Shebl NA, Franklin BD, Barber N. Clinical decision support systems and antibiotic use. Pharm World Sci 2007;29(4):342-349.
"Aim: To review and appraise randomised controlled trials (RCT) and 'before and after' studies published on clinical decision support systems (CDSS) used to support the use of antibiotics. Methods: A literature search. was carried out in October 2006 using MEDLINE including Medical Subject Heading (MeSH) terms (1966-2006), EMBASE (Excerpta Medica, 1980-2006) and International Pharmaceutical Abstracts (IPA, 1970-2006) using the combinations of the following terms: (Decision support systems) or (CDSS) AND (antibiotics) or (anti-infectives) or (antibacterials) or (antimicrobials). Only English language papers were selected. Editorials, letters and case reports/series were excluded. The reference sections of all retrieved articles were also searched for any further relevant articles. Results: Forty articles were identified. Five RCT and six 'before and after' studies were retrieved. In the RCTs, three studies used computer-based CDSS, one paper-based CDSS and one a combination of both. Two studies were conducted in primary care and three within secondary care. The primary outcomes for each study were different and only three studies were significant in the favour of the use of CDSS. 'Before and after' studies were used where RCT were not feasible. One 'before and after' study was excluded because it did not include any control group. The remaining five included historical control groups and evaluated the use of computer-based CDSS within secondary care. Their primary outcomes also varied but all concluded significant, benefits of CDSS. Only three of ten studies were conducted outside the USA; one in Switzerland and two in Australia. Conclusion CDSS could be a powerful tool to improve clinical care and patient outcomes. It presents a promising future for optimising antibiotic use. However, it is difficult to generalise as most studies were conducted in the United States. Although RCT are the 'gold standard' in research, they may not be feasible to conduct. Realising that different study designs answer different questions would allow researchers to choose the most appropriate study design to evaluate CDSS in a specified setting."
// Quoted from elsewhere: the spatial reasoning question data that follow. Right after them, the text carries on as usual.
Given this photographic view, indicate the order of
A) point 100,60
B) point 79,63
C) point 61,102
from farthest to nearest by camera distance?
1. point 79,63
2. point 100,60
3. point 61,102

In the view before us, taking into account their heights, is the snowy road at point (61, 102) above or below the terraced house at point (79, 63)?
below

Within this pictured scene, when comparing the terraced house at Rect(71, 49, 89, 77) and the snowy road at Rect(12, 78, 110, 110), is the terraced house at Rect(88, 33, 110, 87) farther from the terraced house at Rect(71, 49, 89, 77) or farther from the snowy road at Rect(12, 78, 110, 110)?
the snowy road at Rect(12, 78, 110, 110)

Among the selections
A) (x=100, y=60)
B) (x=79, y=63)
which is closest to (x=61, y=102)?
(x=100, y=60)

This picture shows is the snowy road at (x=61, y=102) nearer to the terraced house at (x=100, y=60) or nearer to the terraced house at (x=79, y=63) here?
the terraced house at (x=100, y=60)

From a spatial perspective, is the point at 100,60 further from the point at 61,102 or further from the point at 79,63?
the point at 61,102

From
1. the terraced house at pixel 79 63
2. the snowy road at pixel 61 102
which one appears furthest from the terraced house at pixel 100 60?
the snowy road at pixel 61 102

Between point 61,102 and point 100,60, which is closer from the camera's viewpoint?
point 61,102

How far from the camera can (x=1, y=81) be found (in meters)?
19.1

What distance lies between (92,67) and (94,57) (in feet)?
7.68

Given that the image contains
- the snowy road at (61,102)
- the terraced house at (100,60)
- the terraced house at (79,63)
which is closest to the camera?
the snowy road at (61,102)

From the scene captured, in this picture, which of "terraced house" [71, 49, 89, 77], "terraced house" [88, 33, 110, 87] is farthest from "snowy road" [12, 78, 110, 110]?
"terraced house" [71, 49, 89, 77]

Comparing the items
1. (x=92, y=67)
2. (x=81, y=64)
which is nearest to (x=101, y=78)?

"To summarise the relevant literature available regarding the use of CDSS and antibiotics[, by] review[ing], summaris[ing] and apprais[ing] randomised controlled trials (RCT) and 'before and after' trials published on CDSS used to support the use of antibiotics, and ... identify[ing] gaps in the existing literature."
not applicable
Type of Health IT
Decision support system
Type of Health IT Functions
"No a priori definition was used for CDSS so as not to limit the articles retrieved to a particular definition of CDSS." Articles were included that used the term "decision support systems."
Workflow-Related Findings
"Three of the four studies showed a significant improvement in the process of patient care when CDSS was implemented and used, while the paper-based CDSS showed a non-significant reduction in the time to modify intravenous antibiotic therapy."
All of the five before and after studies showed positive impacts of CDSS use on the process of care, such as the rates of optimal antibiotic timing, the number of antibiotic doses, and the rates of subtherapeutic dosing.
"Physicians' and patients' attitudes toward CDSS may also dictate its potential failure or success within a system. Only one study used a questionnaire to determine clinicians' satisfaction with the use of CDSS or the effect it had on their practice. Clinician satisfaction was not a primary aim of any of the studies."
Study Design
Systematic literature review
Study Participants
"The search yielded 56 research papers. Only 28 were relevant...The reference sections of all retrieved papers were manually searched and an additional 12 relevant papers identified. A total of 40 papers were therefore identified," of which five were RCTs and six were 'before and after' studies. One 'before and after' study was excluded because it did not have a control group; therefore, 10 studies were summarized.